Overcast days reminded us of the British coast but fortunately the sunny days soon turned Cape Cross into an exotic location.
Our colourful group had a great time mixing with play to ensure we had an unforgettable three weeks. Alpha 5 - Trekking. By Rebecca Hocking
Twenty days, six girls, six guys, three PMs and our knowledgeable Namibian guide Bernard left field base to begin the trek of a lifetime. Our journey began on a remote goat farm in the middle of nowhere and led us through a river bed, a canyon, across an open plain to a ‘pyramid’ and finally to the ocean of the incredible Skeleton Coast.
On our first day we were lucky enough to see a mother and baby giraffe as well as a family of baboons, springbok, jackals and snakes. We saw parts of the country few people have seen or will ever see and things we’ll never forget. We were rendered speechless by views we never thought possible and scenery that took our breath away.
There were injuries along the way but not even a scorpion sting (non harmful!) or inner thigh chafing slowed us down. We celebrated Lucy’s birthday on a day which coincided nicely with us sharing a camp site with the other trek group and had a rest
day the next day too so nicely timed! Open showers at the Save the Rhino camp site will be remembered for a lifetime as will the goat dinner most of the group enjoyed that night.
Three horrible days began at ‘death camp’ when we had radio trouble and had to set up camp off route, ending up with two days of bees which had many of us hysterical, bearing the 50 degree heat in our tents to escape them! Few got away without stings.
Our trek support, Michael, and chocolate saved the first day and group morale and banter got us through the last. The trekking has been tough - we lost one of the team for a few days due to an ankle injury - days were long and challenged each of us in different ways. There were times when I wanted to give up and times when I never wanted it to end. I will never forget this time or the people I met and I can’t believe we actually did it!!

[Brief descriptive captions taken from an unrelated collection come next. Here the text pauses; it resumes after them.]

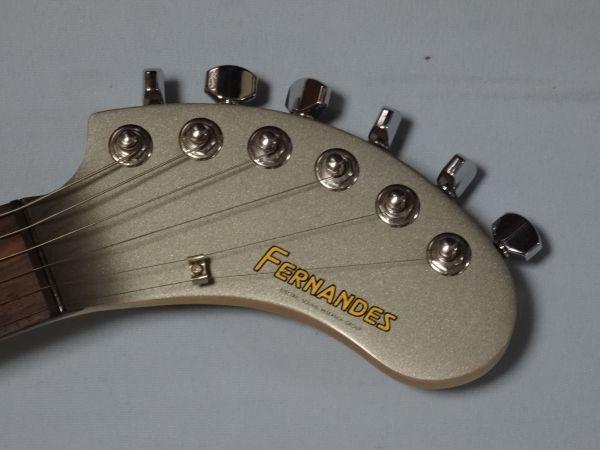 アンプ・スピーカー・エフェクター内蔵の遊べるギターDIGI-ZO デジゾー ZO-3 中古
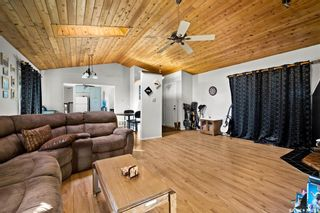 Photo 6: 209 2ND Avenue in Davin: Residential for sale : MLS®# SK870199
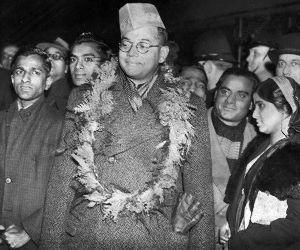 蓮舫 アジアにおける日本と大東亜戦争    1945年(昭和20)8月18日、台湾の台北空港で「天皇陛下と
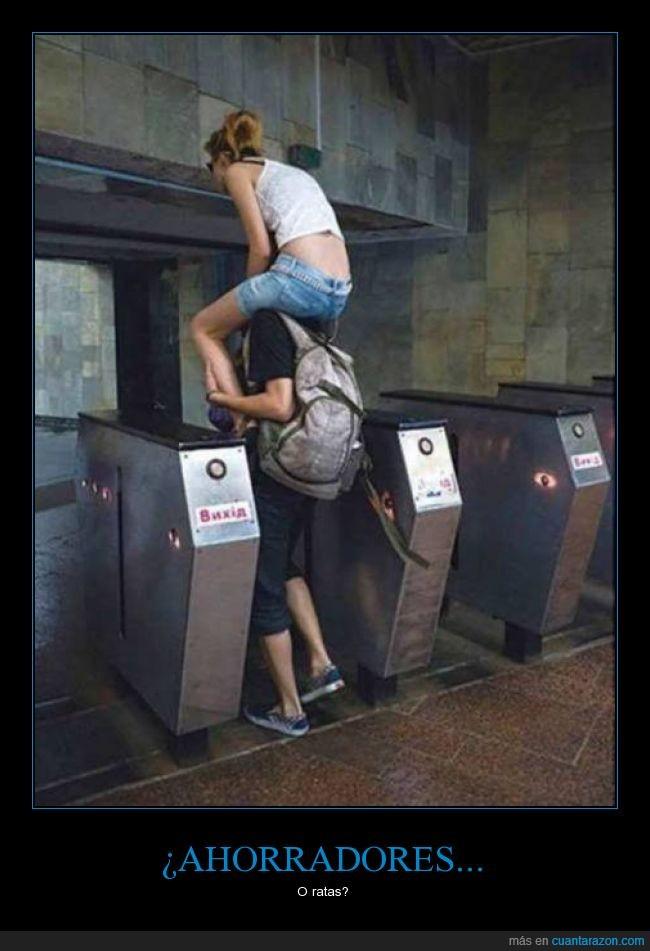 ahorrador,chica,chico,dinero,encima,metro,pagar,rata,subir,transporte publico,tren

I’ve now come to the end of my seven weeks and will leave Raleigh for the UK in a few days time. As
CD Jim said to us at the beginning “You came for the experience of a life time and you will leave with a life time of experiences” I will certainly leave will loads. Good luck to everyone for phase three. I miss you all already! Alpha 6 - Trekking. By Jimmy Bruce
On April 22 a group of lively, young, enthusiastic bobby dazzlers came together to form the legendary ‘Alpha 6’. From that day forward the Namibian desert would never be the same again. Let’s hear their story: Our epic journey started north of The Brandberg where, under the blistering sun, Alpha 6 dressed as pirates and took part in a GPS assisted treasure hunt. We proceeded to find treasure of mechanically de-boned wieners and pork-free meatballs in a rich gravy sauce. After a few days with a combination of hot and spicy chakalaka with added peri-peri prepared by our saucy PM Mandy and lack of ‘5 tucker 1’s’, hearts were racing and love was in the air.
Each male participant took it upon themselves to escort there ideal woman for a romantic night out for two. Secrets were not revealed but suspicions were arisen, especially between
Alex and Louise. From that day forward Alpha 6 re-united as one, even sharing sweat pools under tarpaulin in the flat desert plains. Alpha 6’s endurance was tested with numerous swarms of bees but was later comforted with rather too many cups of tea.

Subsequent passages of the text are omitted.